Building AI Agents
Posts
Claude gets function calling

Claude gets function calling

Building agents with Anthropic's models just got significantly easier with the general availability of tool use for the Claude API

June 03, 2024

🔍 Spotlight

On Thursday, large language model (LLM) provider Anthropic announced the general availability of function calling, also known as tool use, for its Claude family of models. A beta version of function calling has been in testing with a select pool of customers since April, but its full rollout brings Claude’s capabilities into line with rival OpenAI’s GPT family, which has supported it since June of last year. Tool use enables models to pass commands and data to specialized functions which carry out specific actions, such as retrieving information from databases, performing calculations, and sending instructions to other software programs.

The ability to interact with the outside world via function calls is a core component of LLM agents. Unlike traditional LLM usage, in which the model simply acts as a generator of text, agentic workflows involve the ability to exchange commands and data with other systems, facilitating the use of language models as reasoning engines for intelligent automation of useful tasks. In their blog post announcing the upgrade, Anthropic provided examples of agentic use cases that function calling had enabled for customers, including AI tutors, browser automation, and document parsing. Anthropic’s announcement is a significant leap forwards for those building agents with Claude.

📰 News

McKinsey and Microsoft team up on agents

McKinsey & Company, one of the Big Three consulting firms, announced a new collaboration with Microsoft to build AI agents using Microsoft’s newly announced Copilot Studio platform. McKinsey estimates that agents and other AI technologies could automate up to 70% of the work hours in today’s global economy.

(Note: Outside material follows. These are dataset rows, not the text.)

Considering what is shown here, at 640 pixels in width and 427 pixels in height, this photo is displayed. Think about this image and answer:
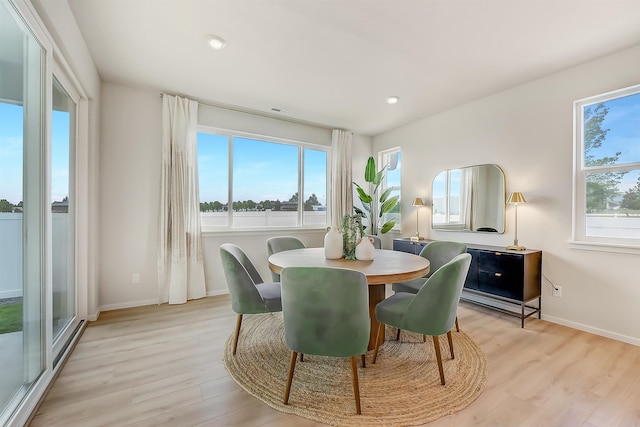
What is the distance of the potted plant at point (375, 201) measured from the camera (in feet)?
14.7

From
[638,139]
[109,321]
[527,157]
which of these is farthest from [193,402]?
[638,139]

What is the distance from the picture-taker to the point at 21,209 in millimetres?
1561

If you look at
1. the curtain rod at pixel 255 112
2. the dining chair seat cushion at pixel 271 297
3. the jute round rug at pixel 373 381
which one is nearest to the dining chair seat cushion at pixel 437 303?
the jute round rug at pixel 373 381

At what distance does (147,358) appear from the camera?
2156 mm

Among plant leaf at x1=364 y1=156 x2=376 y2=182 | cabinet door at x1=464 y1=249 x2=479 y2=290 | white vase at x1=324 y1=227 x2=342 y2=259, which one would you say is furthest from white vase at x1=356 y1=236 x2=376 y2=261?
plant leaf at x1=364 y1=156 x2=376 y2=182

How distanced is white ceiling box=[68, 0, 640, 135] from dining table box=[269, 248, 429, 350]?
1.83 meters

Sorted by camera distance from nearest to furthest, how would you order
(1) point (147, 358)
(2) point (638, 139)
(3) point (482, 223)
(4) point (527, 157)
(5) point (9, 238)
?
(5) point (9, 238)
(1) point (147, 358)
(2) point (638, 139)
(4) point (527, 157)
(3) point (482, 223)

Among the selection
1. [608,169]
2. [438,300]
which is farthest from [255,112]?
[608,169]

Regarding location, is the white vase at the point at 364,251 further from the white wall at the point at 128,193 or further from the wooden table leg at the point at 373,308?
the white wall at the point at 128,193

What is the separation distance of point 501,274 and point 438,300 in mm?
1661

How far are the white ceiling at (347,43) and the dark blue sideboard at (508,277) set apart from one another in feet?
6.14

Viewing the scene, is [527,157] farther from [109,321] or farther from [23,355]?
[109,321]

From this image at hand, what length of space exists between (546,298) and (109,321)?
4561 mm

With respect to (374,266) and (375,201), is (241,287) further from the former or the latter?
(375,201)
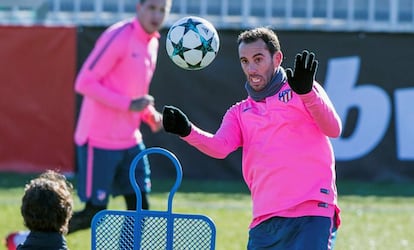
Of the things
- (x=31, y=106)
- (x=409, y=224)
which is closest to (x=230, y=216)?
(x=409, y=224)

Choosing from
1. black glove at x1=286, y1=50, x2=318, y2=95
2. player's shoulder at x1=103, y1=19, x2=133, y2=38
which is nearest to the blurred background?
player's shoulder at x1=103, y1=19, x2=133, y2=38

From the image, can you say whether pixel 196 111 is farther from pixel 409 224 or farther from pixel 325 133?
pixel 325 133

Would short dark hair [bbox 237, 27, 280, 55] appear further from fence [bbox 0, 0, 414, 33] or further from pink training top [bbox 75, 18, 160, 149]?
fence [bbox 0, 0, 414, 33]

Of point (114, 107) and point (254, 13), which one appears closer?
point (114, 107)

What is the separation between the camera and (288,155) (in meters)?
5.54

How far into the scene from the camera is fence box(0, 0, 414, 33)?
528 inches

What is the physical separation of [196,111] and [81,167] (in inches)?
173

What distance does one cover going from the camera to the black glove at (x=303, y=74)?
514 cm

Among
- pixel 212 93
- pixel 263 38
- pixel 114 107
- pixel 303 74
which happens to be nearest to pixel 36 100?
pixel 212 93

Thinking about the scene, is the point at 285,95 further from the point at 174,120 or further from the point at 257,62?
the point at 174,120

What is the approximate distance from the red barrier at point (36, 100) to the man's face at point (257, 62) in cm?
746

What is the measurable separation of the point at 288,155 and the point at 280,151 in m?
0.05

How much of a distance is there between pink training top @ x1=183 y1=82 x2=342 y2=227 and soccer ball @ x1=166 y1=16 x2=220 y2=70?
867 millimetres

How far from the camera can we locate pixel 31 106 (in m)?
12.8
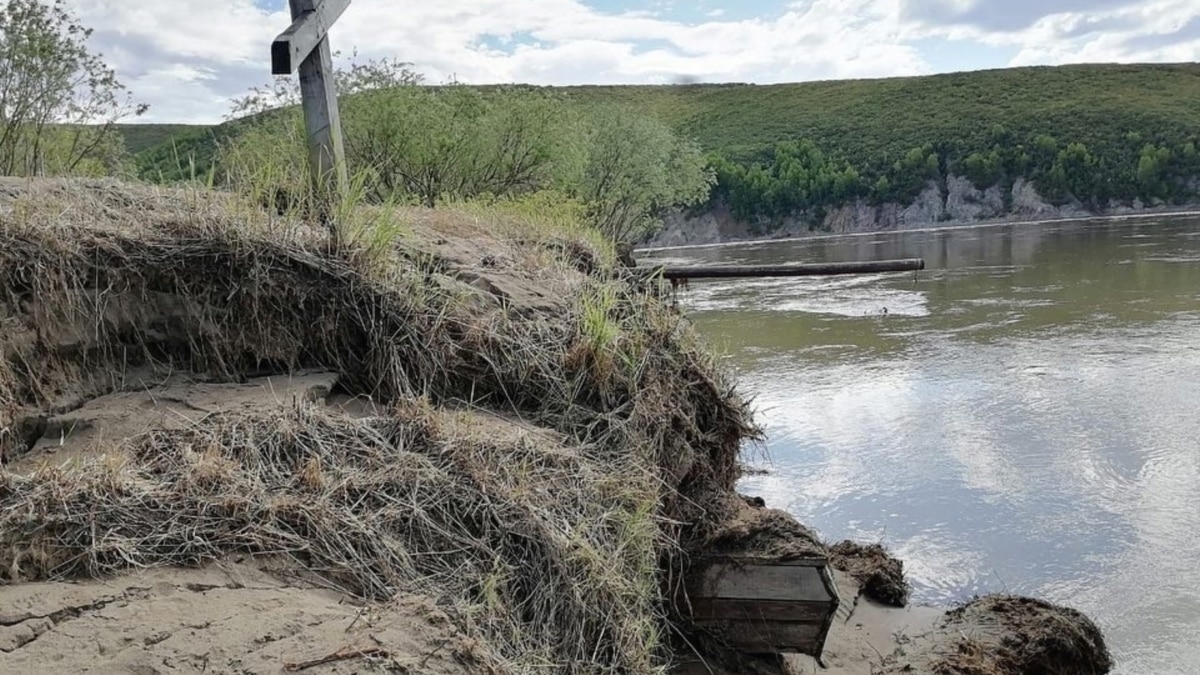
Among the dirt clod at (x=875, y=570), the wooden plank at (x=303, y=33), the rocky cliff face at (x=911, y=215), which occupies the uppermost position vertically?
the wooden plank at (x=303, y=33)

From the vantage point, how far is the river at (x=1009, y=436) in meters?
8.93

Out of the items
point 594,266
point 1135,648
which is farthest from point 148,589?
point 1135,648

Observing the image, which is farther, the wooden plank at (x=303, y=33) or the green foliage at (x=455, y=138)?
the green foliage at (x=455, y=138)

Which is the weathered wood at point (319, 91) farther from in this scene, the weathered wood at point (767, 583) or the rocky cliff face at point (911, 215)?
the rocky cliff face at point (911, 215)

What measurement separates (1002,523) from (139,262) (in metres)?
9.36

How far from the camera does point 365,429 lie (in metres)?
3.91

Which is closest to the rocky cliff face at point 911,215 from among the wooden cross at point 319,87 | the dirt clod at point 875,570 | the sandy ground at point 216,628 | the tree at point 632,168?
the tree at point 632,168

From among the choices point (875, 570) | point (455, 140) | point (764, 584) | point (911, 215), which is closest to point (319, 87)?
point (764, 584)

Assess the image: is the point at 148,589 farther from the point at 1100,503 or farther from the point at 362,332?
the point at 1100,503

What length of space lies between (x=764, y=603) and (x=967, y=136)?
83.3 m

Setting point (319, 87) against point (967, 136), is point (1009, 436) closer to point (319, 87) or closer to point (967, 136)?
point (319, 87)

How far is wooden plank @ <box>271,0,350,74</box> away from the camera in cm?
512

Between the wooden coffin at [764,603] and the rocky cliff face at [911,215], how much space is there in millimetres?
64455

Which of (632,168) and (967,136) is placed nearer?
(632,168)
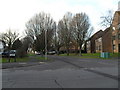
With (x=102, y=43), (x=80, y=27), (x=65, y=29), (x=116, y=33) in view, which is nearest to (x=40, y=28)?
(x=80, y=27)

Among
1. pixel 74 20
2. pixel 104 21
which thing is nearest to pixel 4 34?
pixel 74 20

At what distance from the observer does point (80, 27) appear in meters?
63.7

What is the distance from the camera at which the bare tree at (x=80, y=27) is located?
6372 cm

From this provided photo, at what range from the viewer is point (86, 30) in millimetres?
64312

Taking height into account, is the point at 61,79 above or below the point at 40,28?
below

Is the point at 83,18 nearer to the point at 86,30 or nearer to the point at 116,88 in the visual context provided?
the point at 86,30

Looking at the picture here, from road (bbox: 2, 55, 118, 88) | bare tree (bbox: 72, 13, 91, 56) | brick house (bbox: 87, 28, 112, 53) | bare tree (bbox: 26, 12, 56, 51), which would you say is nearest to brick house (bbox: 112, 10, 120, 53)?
brick house (bbox: 87, 28, 112, 53)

Maven AGI raises $28 million to build customer support agents

Maven AGI launched out of stealth mode with $28 million in funding to support the development of its generative AI-based customer support agents. Maven’s technology has reportedly already achieved impressive results for several major enterprise customers.

GaiaNet secures $10 million for decentralized, open source agents

GaiaNet announced a $10 million seed funding round. The company aims to build agents running on a decentralized network of edge nodes for use cases such as education, including a partnership with the University of California, Berkeley inked earlier this year.

🧪 Research

Large Language Models Can Self-Improve At Web Agent Tasks

Obtaining sufficient examples of multi-step task completion for fine-tuning remains a challenge for web browsing agents. In this paper, the authors find that tuning LLMs on synthetic training data generated by the models themselves can improve performance on the WebArena benchmark.

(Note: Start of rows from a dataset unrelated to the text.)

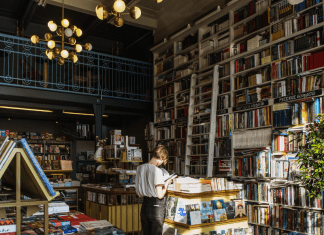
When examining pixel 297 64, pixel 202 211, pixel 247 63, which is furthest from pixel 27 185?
pixel 247 63

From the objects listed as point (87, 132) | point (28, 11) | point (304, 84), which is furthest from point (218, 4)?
point (87, 132)

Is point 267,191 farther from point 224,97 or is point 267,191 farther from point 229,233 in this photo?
point 224,97

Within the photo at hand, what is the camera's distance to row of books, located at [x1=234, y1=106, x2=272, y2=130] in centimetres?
537

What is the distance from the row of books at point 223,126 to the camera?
613 centimetres

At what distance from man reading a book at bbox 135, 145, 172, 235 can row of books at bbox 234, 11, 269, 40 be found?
347 cm

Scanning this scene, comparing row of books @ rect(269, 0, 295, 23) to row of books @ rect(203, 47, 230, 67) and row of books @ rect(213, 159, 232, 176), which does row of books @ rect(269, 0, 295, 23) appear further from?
row of books @ rect(213, 159, 232, 176)

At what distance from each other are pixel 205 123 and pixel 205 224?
311cm

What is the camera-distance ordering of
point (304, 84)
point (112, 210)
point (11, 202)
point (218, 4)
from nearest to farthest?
point (11, 202) → point (304, 84) → point (112, 210) → point (218, 4)

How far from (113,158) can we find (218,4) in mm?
4099

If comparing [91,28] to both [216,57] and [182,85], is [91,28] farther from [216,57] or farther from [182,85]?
[216,57]

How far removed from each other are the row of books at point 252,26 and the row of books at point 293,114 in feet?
5.09

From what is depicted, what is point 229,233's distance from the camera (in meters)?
3.89

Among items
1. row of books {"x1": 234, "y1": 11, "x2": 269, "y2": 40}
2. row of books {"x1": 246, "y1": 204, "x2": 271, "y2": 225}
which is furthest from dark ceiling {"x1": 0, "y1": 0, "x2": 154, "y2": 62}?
row of books {"x1": 246, "y1": 204, "x2": 271, "y2": 225}

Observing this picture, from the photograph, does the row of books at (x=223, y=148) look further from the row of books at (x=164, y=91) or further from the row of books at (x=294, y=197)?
the row of books at (x=164, y=91)
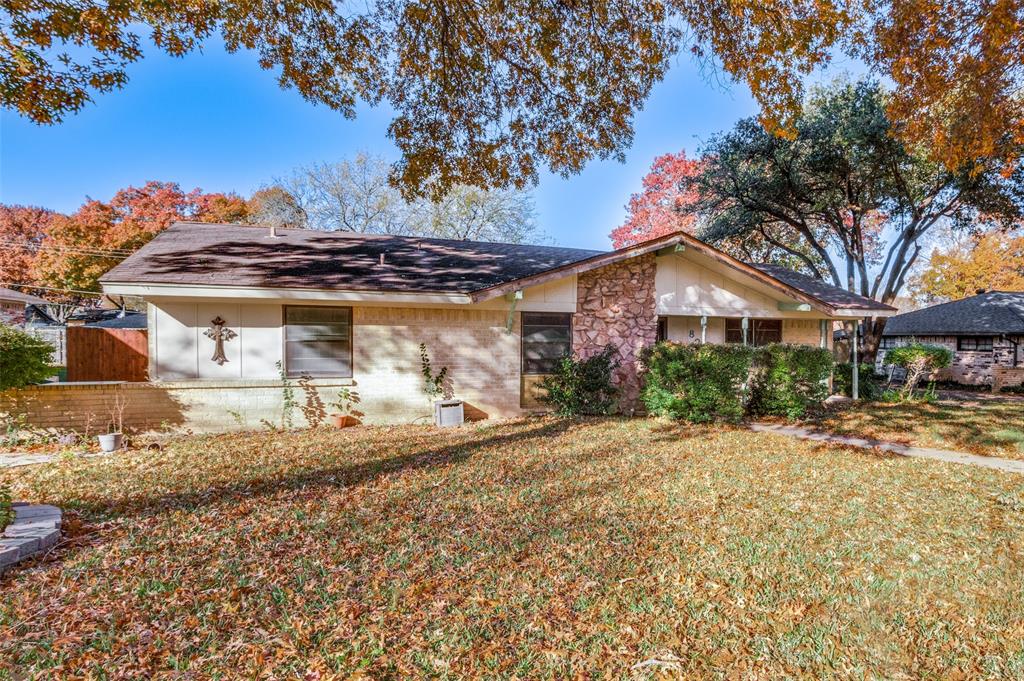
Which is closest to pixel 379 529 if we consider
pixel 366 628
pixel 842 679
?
pixel 366 628

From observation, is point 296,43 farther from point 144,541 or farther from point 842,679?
point 842,679

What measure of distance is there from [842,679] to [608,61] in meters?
8.45

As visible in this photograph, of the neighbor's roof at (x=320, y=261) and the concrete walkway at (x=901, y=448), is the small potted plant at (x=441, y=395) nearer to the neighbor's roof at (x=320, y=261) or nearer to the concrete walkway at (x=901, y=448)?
the neighbor's roof at (x=320, y=261)

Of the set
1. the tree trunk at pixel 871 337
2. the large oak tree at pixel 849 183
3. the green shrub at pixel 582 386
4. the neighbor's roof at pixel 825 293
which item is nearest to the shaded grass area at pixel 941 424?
the neighbor's roof at pixel 825 293

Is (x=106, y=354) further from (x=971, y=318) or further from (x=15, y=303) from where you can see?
(x=971, y=318)

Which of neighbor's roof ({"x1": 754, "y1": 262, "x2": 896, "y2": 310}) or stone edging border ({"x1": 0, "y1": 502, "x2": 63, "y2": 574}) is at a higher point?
neighbor's roof ({"x1": 754, "y1": 262, "x2": 896, "y2": 310})

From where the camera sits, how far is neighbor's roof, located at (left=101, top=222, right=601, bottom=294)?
8.36 m

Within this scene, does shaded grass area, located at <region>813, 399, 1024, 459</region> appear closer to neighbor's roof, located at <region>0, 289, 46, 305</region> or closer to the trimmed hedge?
the trimmed hedge

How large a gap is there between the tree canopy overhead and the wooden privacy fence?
466cm

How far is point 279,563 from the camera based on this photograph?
12.0 feet

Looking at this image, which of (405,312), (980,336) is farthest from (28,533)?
(980,336)

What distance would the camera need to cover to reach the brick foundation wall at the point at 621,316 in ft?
Result: 34.6

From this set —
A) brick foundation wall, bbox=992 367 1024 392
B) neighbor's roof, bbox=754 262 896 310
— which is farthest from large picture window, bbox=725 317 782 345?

Executable Code Actions Elicit Better LLM Agents

This paper introduces CodeAct, a framework for enhancing LLM agents by allowing them to generate and execute Python code. The authors find that this improves model performance on multiple benchmarks over existing text- and JSON-based agents. They also train CodeActAgent, a fine-tuned LLM tailored to CodeAct and integrated with a Python interpreter.

Devil’s Advocate: Anticipatory Reflection for LLM Agents

A variety of methods have been proposed and tested for LLM agents to plan ahead when carrying out tasks, with most focusing on generating a series of actions to take and reflecting afterwards on any mistakes made. This paper adds anticipatory reflection, or predicting possible failure modes (the “devil’s advocate”), finding that it significantly improves results on WebArena over prior methods.

Adaptive In-conversation Team Building for Language Model Agents

The authors of this paper propose Captain Agent, a multi-agent strategy implemented using AutoGen. Unlike many existing multi-agent methods which employ a fixed team of agents, Captain Agent has the ability to dynamically scale the team as needed by delegating subtasks to different groups of agents.

MMCTAgent: Multi-modal Critical Thinking Agent Framework for Complex Visual Reasoning

Many visual LLMs still struggle to answer queries about complex visual scenes. This paper introduces MMCTAgent, a framework that allows multimodal LLMs to employ an agentic workflow featuring problem decomposition and multi-step reasoning to solve visual queries.

🛠️ Useful stuff

AutoGen design course by DeepLearning.AI

A short intro course on the AutoGen multi-agent framework taught by its creators Chi Wang and Qingyun Wu, and hosted by Andrew Ng’s DeepLearning.AI platform.

Stress testing tool for agentic applications

Agentic Security is an open-source library for stress testing LLM-based applications via adversarial prompts.

💡 Analysis

Hi, AI: Our Thesis on AI Voice Agents

Voice agents capable of having rich conversations with users in real-time are on the rise, particularly after OpenAI and Google’s recent annoucements of GPT-4o and Project Astra, respectively. This piece by venture capital firm Andreessen Horowitz explores the promise and challenges of agents in customer service applications, including business-to-business (B2B) and business-to-consumer (B2C) interactions.

The promise and the reality of gen AI agents in the enterprise

Another discussion of the use of AI agents for customer service—in this case, a transcript of an interview with a pair of McKinsey partners.

AI Agents: Hype vs. Reality

A pessimistic take on the current state of agent capabilities, in which the author argues that existing LLMs are not up to the job of carrying out complex processes autonomously, and use cases should be restricted to automating simple tasks.